Vamos a un ejemplo de la vida real. Juan se espantaba cada vez que tenía un enfrentamiento con Carola, su señora, pues llegado el peak del conflicto, muchas veces ella lo amenazaba con la separación. Acto seguido, él se deprimía y entraba en un círculo vicioso de inseguridades, pena y confusión. Después de varias conversaciones intermediadas por un especialista, él se enteró de que ella no lo hacía con una intención literal, sino que era su forma primitiva y aprehendida de expresar enojo. Y ella supo que él quedaba aplastado después de las amenazas, pues nunca había podido trabajar emocionalmente la separación de sus padres.
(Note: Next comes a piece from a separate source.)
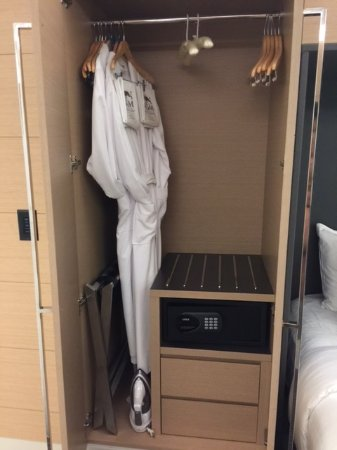 Oxon Hill, MD: Small closet and in room safe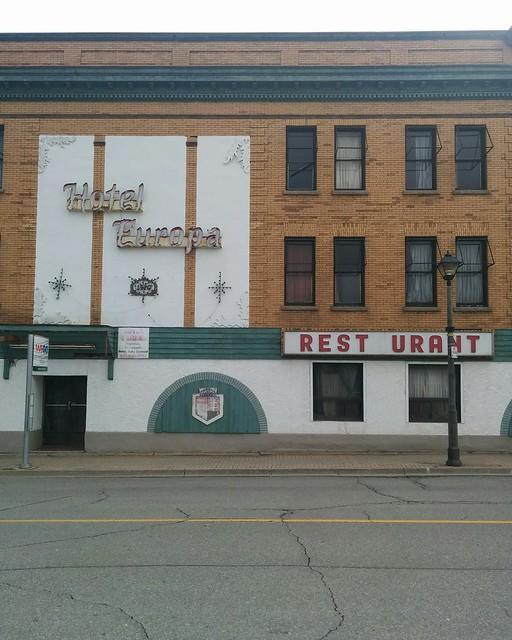 Hotel Europa, Erie Avenue side #ontario #canada #niagarafalls #hoteleuropa #bridgestreet #erieave #abandoned #latergram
Salieron de la última sesión con un optimismo renovado, con cara de “ahora entiendo” y el tiempo ha demostrado que el pacto de no agresión acordado ese día -en realidad el acuerdo de no volver a usar cierto tipo de armamento en las batallas- les ha resultado fructífero. Hoy saben pelear porque saben qué no decirse. Hoy discuten sin faltarse al respeto. Hoy se enfrentan pero no se matan. Entendieron que el asunto no es evitar las peleas y reprimir los sentimientos, algo tan peligroso como discutir sin límites, sino que saber discutir con manual de instrucciones. Pelear bien podría haber sido el título de esta columna. Esa es la idea.

Publicado en Tendencias La Tercera, 09 de julio del 2011
Por Rodrigo Guendelman

1 comentarios:

Carol Valdebenito dijo...

Pelear bien, es un término muy ocupado, en estos libros de autoayuda, de echo me recuerda a uno de lso libros de Jhon Gray (autor de : "Los hombres son de Marte y las mujeres son de Venus".

Personalmente a pesar de mi caracter no soy de las que pelea con mi pareja, pero cuando lo hago , me salgo un poquito de mis casillas mis opciones siempre son:
- Me contengo tanto que término llorando.
- Me intento escapar, pero es para calmarme y luego cnversar bien( trato que se me vayan esas ganas de decir cosas hirientes)
- Me enloquese y termino diciendo cosas hirientes o un montón de weas sin sentido práctico.